Arizona Gov. Hobbs monitoring border, Yuma Mayor Nicholls says migrant surge has begun
By Howard Fischer
Capitol Media Services
PHOENIX -- A five-point plan by Arizona Gov. Katie Hobbs to deal with what happens Friday when Border Patrol loses its ability to immediately deport those who enter this country to seek asylum includes lots of ideas but is short on specifics.
And much of what she is saying will happen already is taking place.
The governor said she intends to continue using state resources to ship migrants who have been released from Border Patrol custody to other parts of the state and country.
She also promised executive actions, though with no details.
"The situation is fluid,'' Hobbs said. "We're going to continue to monitor.''
One option, she said, is sending National Guard troops to the border.
Arizona already is doing that, with the 180 soldiers doing routine -- and non law-enforcement -- duties to help free up Border Patrol officers.

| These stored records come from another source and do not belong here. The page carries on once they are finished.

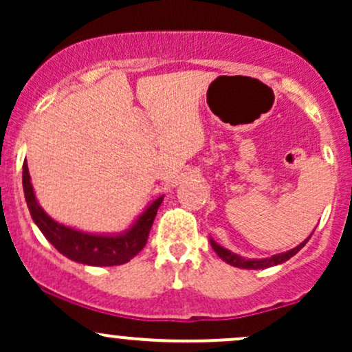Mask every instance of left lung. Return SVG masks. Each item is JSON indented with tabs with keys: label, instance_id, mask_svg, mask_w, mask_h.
Wrapping results in <instances>:
<instances>
[{
	"label": "left lung",
	"instance_id": "8db88e82",
	"mask_svg": "<svg viewBox=\"0 0 352 352\" xmlns=\"http://www.w3.org/2000/svg\"><path fill=\"white\" fill-rule=\"evenodd\" d=\"M314 233V230H313ZM311 233V235H313ZM311 235L306 238L305 241H301L300 245L294 246V248L288 250V252L285 253H278V254H273V256H268V258H245V256H240V254L233 253L232 250H227L223 248L221 245H218L213 238H210V245H212V248L215 250V253L218 256L221 258V260L225 261V263L235 266V268H241V270H265V268H272V266H276V265H281L285 263V261H288L289 258L294 256L300 250L308 243V240L311 238Z\"/></svg>",
	"mask_w": 352,
	"mask_h": 352
}]
</instances>
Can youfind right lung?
Instances as JSON below:
<instances>
[{
  "instance_id": "obj_1",
  "label": "right lung",
  "mask_w": 352,
  "mask_h": 352,
  "mask_svg": "<svg viewBox=\"0 0 352 352\" xmlns=\"http://www.w3.org/2000/svg\"><path fill=\"white\" fill-rule=\"evenodd\" d=\"M23 188L24 199L30 208L31 218L36 227L41 230L46 240L56 250L76 263L87 266H116L131 261L135 254L140 253L147 243L148 232H151L157 210L162 204L164 195L155 199L144 212L135 218L134 223L120 233H89L82 230L67 227L59 223L44 212L34 195L33 184H31L28 164L23 165Z\"/></svg>"
}]
</instances>
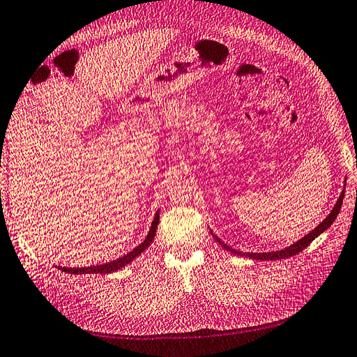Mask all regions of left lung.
I'll return each mask as SVG.
<instances>
[{"label": "left lung", "instance_id": "obj_1", "mask_svg": "<svg viewBox=\"0 0 357 357\" xmlns=\"http://www.w3.org/2000/svg\"><path fill=\"white\" fill-rule=\"evenodd\" d=\"M342 201H344V192L341 193V196H339V199H337V202H336V205L333 206V210H331V213L328 214V216L322 220L319 225L314 228L313 231H310V233L307 234V236H304L303 238H300L298 240L296 243H294V245H291V246H287V248H284V250H281V251H273V252H238V251H236V250H231V248L227 245V243H223L222 240H219L216 236H214V238L218 240V242L225 248V250H228V251H231V252H234V254H237V255H245V257H250V259H252V260H283V259H287V257H292V255H296L298 252H301L303 250H305V248H307L314 238H317L321 233H324L326 229H328L330 228V225L331 223L335 222V219L337 218V214H339V210H341V205H342ZM213 234V233H211Z\"/></svg>", "mask_w": 357, "mask_h": 357}]
</instances>
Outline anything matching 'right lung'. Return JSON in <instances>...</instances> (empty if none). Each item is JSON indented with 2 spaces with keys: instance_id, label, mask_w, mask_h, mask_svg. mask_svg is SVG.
Returning a JSON list of instances; mask_svg holds the SVG:
<instances>
[{
  "instance_id": "add662e5",
  "label": "right lung",
  "mask_w": 357,
  "mask_h": 357,
  "mask_svg": "<svg viewBox=\"0 0 357 357\" xmlns=\"http://www.w3.org/2000/svg\"><path fill=\"white\" fill-rule=\"evenodd\" d=\"M160 223V213L155 214V219L152 222V227L149 229V234L146 237V240L141 245H138L135 250H132L129 254L120 257V259L109 261V263H105V264H98V266H89V268H59L63 272H68V273H76V275H82V273H109L114 271H119L123 266H126L128 263H130L132 260L138 257L141 252H143L146 248L153 242V237L156 233V227H158Z\"/></svg>"
}]
</instances>
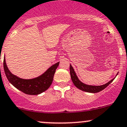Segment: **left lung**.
Listing matches in <instances>:
<instances>
[{
    "instance_id": "left-lung-1",
    "label": "left lung",
    "mask_w": 127,
    "mask_h": 127,
    "mask_svg": "<svg viewBox=\"0 0 127 127\" xmlns=\"http://www.w3.org/2000/svg\"><path fill=\"white\" fill-rule=\"evenodd\" d=\"M70 73L71 79H72V82H73V84H74L78 89H80V90H83V91L86 92L93 93L99 92L101 90H104V89L106 88L107 86L110 84L111 82H112L115 78L112 79L111 81H110L109 82L106 83V84L101 85V86H91V85H87L84 84V83H82V82L79 80L78 78V76H76V73L75 72V70L74 69H73V67L72 66L71 64H70Z\"/></svg>"
}]
</instances>
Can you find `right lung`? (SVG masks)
<instances>
[{
	"label": "right lung",
	"mask_w": 127,
	"mask_h": 127,
	"mask_svg": "<svg viewBox=\"0 0 127 127\" xmlns=\"http://www.w3.org/2000/svg\"><path fill=\"white\" fill-rule=\"evenodd\" d=\"M59 63L60 62H58L52 65L38 77L29 79L20 78L12 74L6 66L5 58L3 60V69L7 79L12 86L27 95H37L44 92L51 86Z\"/></svg>",
	"instance_id": "add662e5"
}]
</instances>
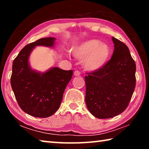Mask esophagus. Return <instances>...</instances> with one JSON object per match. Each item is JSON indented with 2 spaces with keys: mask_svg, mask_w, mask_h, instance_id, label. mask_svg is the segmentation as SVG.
<instances>
[{
  "mask_svg": "<svg viewBox=\"0 0 149 149\" xmlns=\"http://www.w3.org/2000/svg\"><path fill=\"white\" fill-rule=\"evenodd\" d=\"M74 74L75 76H79L80 75V72L79 71H77V70H75V71L74 72Z\"/></svg>",
  "mask_w": 149,
  "mask_h": 149,
  "instance_id": "34e87169",
  "label": "esophagus"
}]
</instances>
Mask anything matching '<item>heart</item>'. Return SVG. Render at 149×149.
<instances>
[{"label":"heart","mask_w":149,"mask_h":149,"mask_svg":"<svg viewBox=\"0 0 149 149\" xmlns=\"http://www.w3.org/2000/svg\"><path fill=\"white\" fill-rule=\"evenodd\" d=\"M110 49L105 42L97 39H89L82 42L74 49V56L84 59L83 65L89 72H96L104 66L110 56Z\"/></svg>","instance_id":"obj_1"}]
</instances>
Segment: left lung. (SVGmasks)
I'll return each instance as SVG.
<instances>
[{"label": "left lung", "instance_id": "1", "mask_svg": "<svg viewBox=\"0 0 149 149\" xmlns=\"http://www.w3.org/2000/svg\"><path fill=\"white\" fill-rule=\"evenodd\" d=\"M114 49L111 59L99 70L85 77V102L99 119L119 115L127 107L135 87V62L123 42L112 37Z\"/></svg>", "mask_w": 149, "mask_h": 149}]
</instances>
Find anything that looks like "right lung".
<instances>
[{"instance_id":"obj_1","label":"right lung","mask_w":149,"mask_h":149,"mask_svg":"<svg viewBox=\"0 0 149 149\" xmlns=\"http://www.w3.org/2000/svg\"><path fill=\"white\" fill-rule=\"evenodd\" d=\"M55 40L46 37L26 45L12 64L10 83L17 102L24 112L36 118H47L56 112L73 75V70L58 67L41 73L30 66L29 58L35 47L52 48Z\"/></svg>"}]
</instances>
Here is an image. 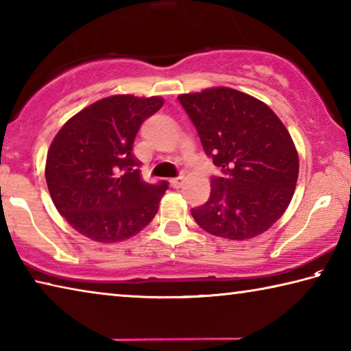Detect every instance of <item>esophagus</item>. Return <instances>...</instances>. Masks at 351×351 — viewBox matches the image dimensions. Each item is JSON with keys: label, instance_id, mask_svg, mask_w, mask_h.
<instances>
[{"label": "esophagus", "instance_id": "1", "mask_svg": "<svg viewBox=\"0 0 351 351\" xmlns=\"http://www.w3.org/2000/svg\"><path fill=\"white\" fill-rule=\"evenodd\" d=\"M184 184V178L182 176H178V178H173V180H170V186L173 189H180L182 187Z\"/></svg>", "mask_w": 351, "mask_h": 351}]
</instances>
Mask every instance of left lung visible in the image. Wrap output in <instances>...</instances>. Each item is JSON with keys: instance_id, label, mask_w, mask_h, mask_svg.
<instances>
[{"instance_id": "obj_1", "label": "left lung", "mask_w": 351, "mask_h": 351, "mask_svg": "<svg viewBox=\"0 0 351 351\" xmlns=\"http://www.w3.org/2000/svg\"><path fill=\"white\" fill-rule=\"evenodd\" d=\"M201 144L223 176L210 181L207 203L192 209L206 232L228 240L263 234L288 209L299 154L268 105L226 86L178 96Z\"/></svg>"}]
</instances>
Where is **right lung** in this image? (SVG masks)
Masks as SVG:
<instances>
[{"mask_svg": "<svg viewBox=\"0 0 351 351\" xmlns=\"http://www.w3.org/2000/svg\"><path fill=\"white\" fill-rule=\"evenodd\" d=\"M162 104L159 96L105 97L56 134L46 158L47 189L79 234L99 243L123 241L156 215L167 182L142 181L133 142L142 122Z\"/></svg>", "mask_w": 351, "mask_h": 351, "instance_id": "obj_1", "label": "right lung"}]
</instances>
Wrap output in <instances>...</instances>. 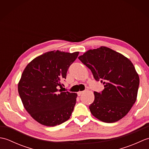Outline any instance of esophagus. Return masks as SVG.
<instances>
[{"label":"esophagus","instance_id":"esophagus-1","mask_svg":"<svg viewBox=\"0 0 149 149\" xmlns=\"http://www.w3.org/2000/svg\"><path fill=\"white\" fill-rule=\"evenodd\" d=\"M83 93V91H78L77 92V95H78V96H80Z\"/></svg>","mask_w":149,"mask_h":149}]
</instances>
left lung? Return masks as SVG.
<instances>
[{
    "mask_svg": "<svg viewBox=\"0 0 149 149\" xmlns=\"http://www.w3.org/2000/svg\"><path fill=\"white\" fill-rule=\"evenodd\" d=\"M79 59L92 72L95 79L104 84L100 93L94 91L90 111L95 118L113 123L124 117L136 100L140 78L132 62L106 47L89 50Z\"/></svg>",
    "mask_w": 149,
    "mask_h": 149,
    "instance_id": "1",
    "label": "left lung"
}]
</instances>
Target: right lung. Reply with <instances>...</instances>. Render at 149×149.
<instances>
[{
    "label": "right lung",
    "mask_w": 149,
    "mask_h": 149,
    "mask_svg": "<svg viewBox=\"0 0 149 149\" xmlns=\"http://www.w3.org/2000/svg\"><path fill=\"white\" fill-rule=\"evenodd\" d=\"M79 53L47 52L25 68L18 84V93L25 109L41 124L52 127L70 118L77 95L58 88Z\"/></svg>",
    "instance_id": "1"
}]
</instances>
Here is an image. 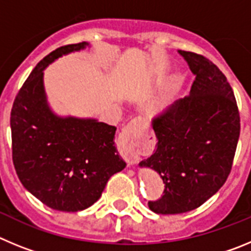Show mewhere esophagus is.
Returning <instances> with one entry per match:
<instances>
[{
    "mask_svg": "<svg viewBox=\"0 0 251 251\" xmlns=\"http://www.w3.org/2000/svg\"><path fill=\"white\" fill-rule=\"evenodd\" d=\"M147 127V123L142 118H134L123 128L119 134L118 150L128 165H136L139 161V141L143 128Z\"/></svg>",
    "mask_w": 251,
    "mask_h": 251,
    "instance_id": "esophagus-1",
    "label": "esophagus"
}]
</instances>
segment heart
Segmentation results:
<instances>
[{"instance_id": "heart-1", "label": "heart", "mask_w": 251, "mask_h": 251, "mask_svg": "<svg viewBox=\"0 0 251 251\" xmlns=\"http://www.w3.org/2000/svg\"><path fill=\"white\" fill-rule=\"evenodd\" d=\"M178 89H179V80L178 79H174V80L170 83V85L166 88L165 92L154 99V101L152 103L153 112H156V113L163 112V110L170 105L171 101L174 100L177 92H178Z\"/></svg>"}]
</instances>
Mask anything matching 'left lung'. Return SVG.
<instances>
[{"label":"left lung","mask_w":251,"mask_h":251,"mask_svg":"<svg viewBox=\"0 0 251 251\" xmlns=\"http://www.w3.org/2000/svg\"><path fill=\"white\" fill-rule=\"evenodd\" d=\"M178 54L196 79L188 97L154 119L157 148L139 162V167L156 171L165 183V195L148 202L162 215L192 211L220 190L240 134L238 105L225 75L201 55Z\"/></svg>","instance_id":"left-lung-1"}]
</instances>
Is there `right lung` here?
<instances>
[{
	"label": "right lung",
	"mask_w": 251,
	"mask_h": 251,
	"mask_svg": "<svg viewBox=\"0 0 251 251\" xmlns=\"http://www.w3.org/2000/svg\"><path fill=\"white\" fill-rule=\"evenodd\" d=\"M90 46H63L44 57L20 89L11 112L17 176L30 194L57 211L90 207L108 179L127 166L114 146L117 128L97 118L59 115L49 104L44 70L59 57Z\"/></svg>",
	"instance_id": "obj_1"
}]
</instances>
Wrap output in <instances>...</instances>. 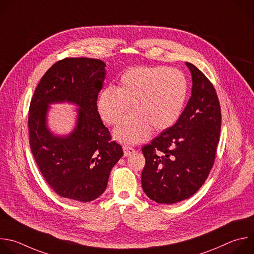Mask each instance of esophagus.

Hobbs said there could be more, but can't say how many and what they would be doing.
And how much for emergency shelters?
"We don't know the numbers because we don't know the number,'' Hobbs said at a press briefing Monday on her plans.
"We don't know what the need is actually going to be,'' she said. "We're dealing a lot with speculation.''
All that goes to the question of how much of a crunch there will be when the Title 42 authority to deport migrants ends at midnight Thursday night and federal border agents lose the authority to simply send asylum seekers back to Mexico.
Yuma Mayor Douglas Nicholls said the surge already is beginning.
"About a month ago, we had 300 people a day crossing the border in the Yuma sector,'' he said.
Two weeks later the daily figure hit 600. Sunday it reached 1,000.
"And this morning, at 8 o'clock, there was already 500 people that have crossed into the Yuma sector,'' Nicholls said. "This is not stopping anytime soon.''
If there was a common theme to Monday's briefing it was that everyone there was blaming Washington.
"This is a federal government problem,'' said Pima County Sheriff Chris Nanos. "And for the state to have to take it on, for each county to have to take it on without funding, without any resources, without any housing or food or health care for these migrants, that's just not right.
"This is a national issue,'' he said. "The federal government leadership has failed to make good on this national issue.''
The governor also lashed out at Washington.
"Without much more robust action from the federal government, the current situation will only get worse,'' the governor said. "I'm afraid the federal government is unprepared to meet the demands of the expected influx.''
Hobbs also released copies of letters she sent more than a week ago to the president and Alejandro Mayorkas, the homeland security secretary asking for what they intend to do.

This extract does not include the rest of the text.